EXERCISE INSTRUCTIONS →
1: List every plant that the canola oil article names as a member of the mustard family.
2: Echo the canola oil article word for word, from "In another article" up to and including "that Kill (Alive).".
3: Proceed with the canola oil article, picking up after its final sentence.

In another article about oils, I suggested that canola oil was a "healthful fat" for use in foods that would not be heated (e.g., salad dressings). However, a number of readers disagreed with this advice because canola oil is derived from a plant that is not known for its healthful properties. It must be processed to be safe.
Since I have both medical and naturopathic physicians reviewing all material in addition to the experts I interview, I was feeling quite confident of our information. However, I am not so arrogant as to think that I always know best, so I thought it appropriate to get the definitive answer once and for all from Udo Erasmus, PhD, research scientist specializing in the effects of fats and oils, and author of Fats that Heal Fats that Kill (Alive).
Canola oil is produced in Canada. It is made from seeds of the unfortunately named rape plant, hence marketing experts renamed it "canola oil" as in "CANadian OIL." The rape plant belongs to the mustard family -- as do turnips, cabbage, watercress and radishes. Rapeseed originally had a substantial amount of something called erucic acid, which had been shown in lab tests to have an association with heart lesions in rats. To address this problem, the Canadian-seed oil industry developed a low erucic acid rapeseed (LEAR) oil and, having obtained GRAS status (generally regarded as safe) from the Food and Drug Administration, introduced it to the American market in the 1980s. The marketing stressed the oil's high level of monounsaturated fat and its considerable amount of health-enhancing omega-3 fatty acids.
But in the 1990s, canola oil's reputation took a hit with the publication of an article in a small magazine that said rapeseed was the source of mustard gas used in chemical warfare and the cause of a number of serious illnesses and problems. Although the accusations were bizarre and unfounded, as often happens in the aftermath of urban legends, word got around that maybe canola oil wasn't good for us after all.

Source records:
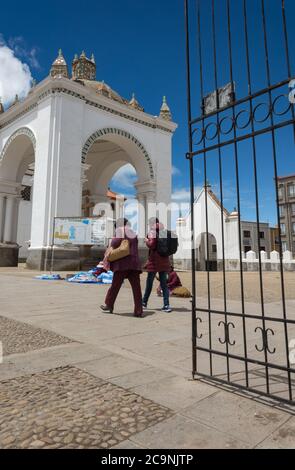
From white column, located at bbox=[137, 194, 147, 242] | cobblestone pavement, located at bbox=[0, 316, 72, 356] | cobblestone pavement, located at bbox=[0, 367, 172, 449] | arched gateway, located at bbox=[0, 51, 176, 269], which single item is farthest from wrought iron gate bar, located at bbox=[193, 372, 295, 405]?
white column, located at bbox=[137, 194, 147, 242]

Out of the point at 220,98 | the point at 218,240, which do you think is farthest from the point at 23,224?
the point at 220,98

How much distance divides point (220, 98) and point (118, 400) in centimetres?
238

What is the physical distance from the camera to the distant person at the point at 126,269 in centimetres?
498

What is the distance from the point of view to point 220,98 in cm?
270

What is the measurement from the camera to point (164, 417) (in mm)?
1816

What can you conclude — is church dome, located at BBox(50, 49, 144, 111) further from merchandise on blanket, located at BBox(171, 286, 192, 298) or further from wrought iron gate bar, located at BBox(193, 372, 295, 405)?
wrought iron gate bar, located at BBox(193, 372, 295, 405)

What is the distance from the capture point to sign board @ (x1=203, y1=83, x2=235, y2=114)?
259 centimetres

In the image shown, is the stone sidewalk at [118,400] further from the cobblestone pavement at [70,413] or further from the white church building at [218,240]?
the white church building at [218,240]

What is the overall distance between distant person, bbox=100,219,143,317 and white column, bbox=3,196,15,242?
16.5 m

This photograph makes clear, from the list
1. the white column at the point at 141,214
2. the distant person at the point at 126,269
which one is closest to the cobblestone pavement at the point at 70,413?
the distant person at the point at 126,269

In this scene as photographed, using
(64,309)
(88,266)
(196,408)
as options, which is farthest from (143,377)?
(88,266)

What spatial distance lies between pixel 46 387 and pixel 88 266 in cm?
1478

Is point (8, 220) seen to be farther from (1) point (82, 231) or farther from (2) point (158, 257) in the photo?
(2) point (158, 257)
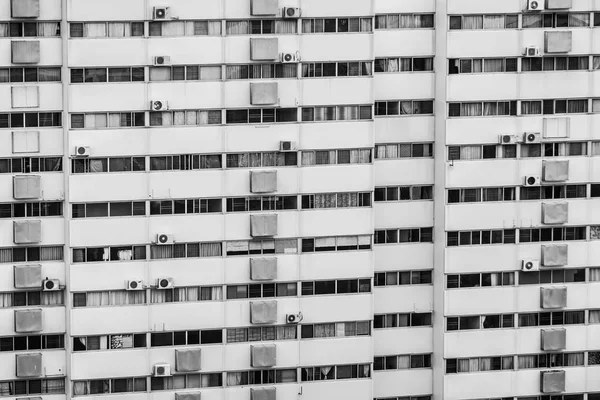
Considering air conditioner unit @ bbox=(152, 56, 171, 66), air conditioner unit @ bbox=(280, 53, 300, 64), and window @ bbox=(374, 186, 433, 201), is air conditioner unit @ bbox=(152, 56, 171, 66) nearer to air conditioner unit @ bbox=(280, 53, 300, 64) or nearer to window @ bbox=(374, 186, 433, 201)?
air conditioner unit @ bbox=(280, 53, 300, 64)

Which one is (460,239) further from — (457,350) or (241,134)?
(241,134)

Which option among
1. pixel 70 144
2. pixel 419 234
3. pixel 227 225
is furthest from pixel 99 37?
pixel 419 234

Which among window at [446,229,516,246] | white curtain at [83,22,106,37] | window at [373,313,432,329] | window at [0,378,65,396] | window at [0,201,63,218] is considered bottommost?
window at [0,378,65,396]

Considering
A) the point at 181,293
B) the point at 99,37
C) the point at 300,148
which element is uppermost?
the point at 99,37

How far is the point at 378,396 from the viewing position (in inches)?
2184

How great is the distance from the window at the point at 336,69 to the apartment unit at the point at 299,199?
70 mm

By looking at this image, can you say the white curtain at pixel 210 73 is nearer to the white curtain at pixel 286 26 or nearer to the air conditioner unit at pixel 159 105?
the air conditioner unit at pixel 159 105

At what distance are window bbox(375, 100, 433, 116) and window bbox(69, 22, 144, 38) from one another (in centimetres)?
803

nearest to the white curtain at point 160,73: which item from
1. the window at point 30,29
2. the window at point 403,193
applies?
the window at point 30,29

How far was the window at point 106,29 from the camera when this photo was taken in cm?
5156

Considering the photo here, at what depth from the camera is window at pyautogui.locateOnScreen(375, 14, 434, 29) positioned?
177 ft

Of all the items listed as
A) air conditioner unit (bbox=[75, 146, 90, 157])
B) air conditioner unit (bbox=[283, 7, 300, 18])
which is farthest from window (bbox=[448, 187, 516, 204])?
air conditioner unit (bbox=[75, 146, 90, 157])

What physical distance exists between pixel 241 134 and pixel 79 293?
702cm

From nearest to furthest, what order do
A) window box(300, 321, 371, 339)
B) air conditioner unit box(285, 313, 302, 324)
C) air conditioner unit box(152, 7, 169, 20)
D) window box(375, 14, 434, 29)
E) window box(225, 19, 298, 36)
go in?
1. air conditioner unit box(152, 7, 169, 20)
2. window box(225, 19, 298, 36)
3. air conditioner unit box(285, 313, 302, 324)
4. window box(375, 14, 434, 29)
5. window box(300, 321, 371, 339)
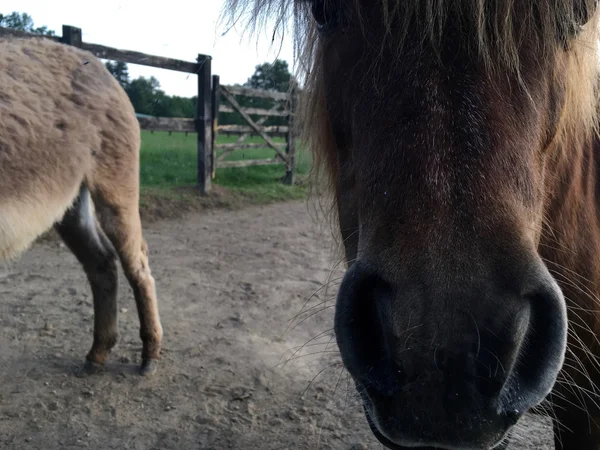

RESPONSE LIST →
1:
- Rape plant
- Turnips
- Cabbage
- Watercress
- Radishes

2:
In another article about oils, I suggested that canola oil was a "healthful fat" for use in foods that would not be heated (e.g., salad dressings). However, a number of readers disagreed with this advice because canola oil is derived from a plant that is not known for its healthful properties. It must be processed to be safe.
Since I have both medical and naturopathic physicians reviewing all material in addition to the experts I interview, I was feeling quite confident of our information. However, I am not so arrogant as to think that I always know best, so I thought it appropriate to get the definitive answer once and for all from Udo Erasmus, PhD, research scientist specializing in the effects of fats and oils, and author of Fats that Heal Fats that Kill (Alive).

3:
Good, Bad -- or In Between?
"No," says Dr. Erasmus. Not because of the plant from which it comes, but because it is treated through a multi-step process that involves washing, bleaching and excessive heat that damages the oil's chemical composition and removes antioxidants. This process also turns the omega-3s in canola oil into toxic molecules called lipid peroxides. These can create inflammation in the body, which can in turn lead to assorted health problems, including cancers, cardiovascular disease and possibly autoimmune disorders.
To be clear, Dr. Erasmus is averse to any processed or refined cooking oil because he says that processing damages all of them. He likes only extra virgin olive oil or unrefined oils available in health-food stores that are sold in dark glass bottles to further protect them from damage. And -- he cautions that you should never cook with oil because high heat quickly damages it. If you must fry, he advises using butter or lard, both of which can stand up chemically to heat. According to Dr. Erasmus, the most healthful style of cooking is to steam, poach or pressure cook and add healthful oils after cooking.